Remember: All these data structures exist on the filesystem as files inside the .git/objects directory.

folder structure matters

The repository structure isn't stored as the same folder structure inside .git/objects.

GIT spreads the data across folders. This keeps the spread even and avoids too many files in one folder.

  • Base folders are created with 2 characters. A SHA-1 hash uses 0-9 and A-F. A hash has 256 possible first two characters.
  • Every hash, for a commit, a file, or a tree, starts with one of these 256 combinations.
  • GIT spreads the data across these folders by the first two characters.
  • The first 2 characters are the folder name and the rest is the file name.
  • GIT then builds the repository structure by reading through these folders by hash.
Git Storage Structure

Each tree node is a file on the filesystem. It holds pointers to the objects inside it. A directory holds pointers to files and sub-directories. A pointer is just the file name of the object. GIT then looks up files by their hash names to get the next level of objects.

Every commit's a snapshot

Every commit in GIT points to a root tree object. Every commit gets its own filesystem snapshot of the whole project.

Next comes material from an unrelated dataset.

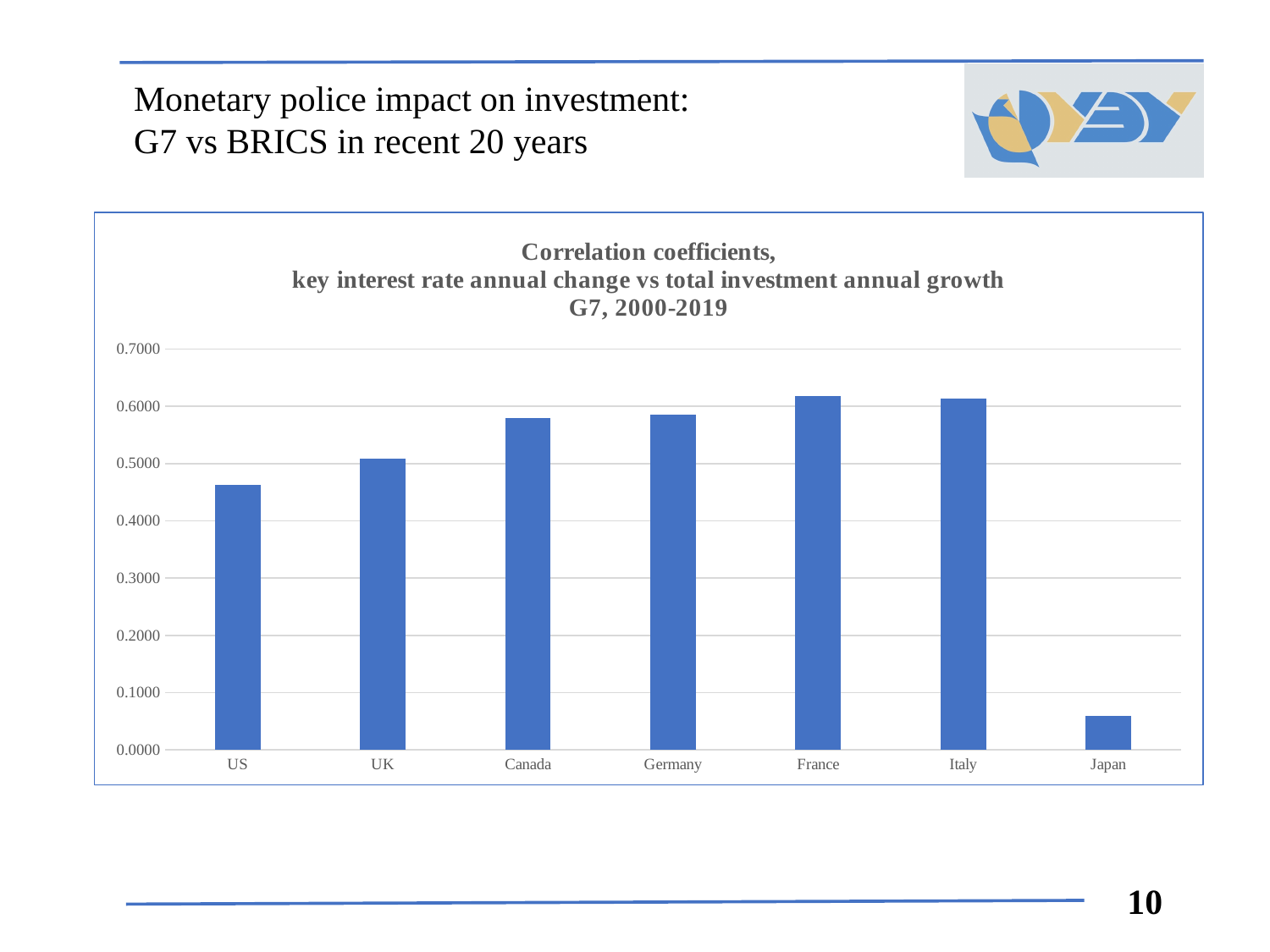
Which country has the lowest correlation coefficient in the chart? Japan Is the value for France greater or less than 0.6000? greater Which has the larger correlation coefficient, Japan or Germany? Germany Is the value for US greater or less than 0.5000? less Which group of countries and period does the chart title say the correlation coefficients cover? G7, 2000-2019 Is the value for Japan greater or less than 0.1000? less What kind of chart is shown on the slide? Bar chart Which has the larger correlation coefficient, US or UK? UK How many countries are shown on the x axis of the chart? 7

Change leading to new tree objects

Change any file, directory, or even just permissions, and that object's content hash changes. This change flows up to the root of the tree. New tree objects are made for all parent directories up to the root.

All other unchanged objects are reused from past commits. This shared structure makes GIT efficient in storage. And keeping full files, not just diffs, makes it fast.

Every commit object links to the root tree object. When you check out a commit, GIT gets the whole tree structure from that root.

Root commit

Every tree object is immutable. If anything in a folder changes, a file or a subdirectory, GIT creates a new tree for that folder and all parent folders up to the root.

Unchanged sub-trees are reused across commits.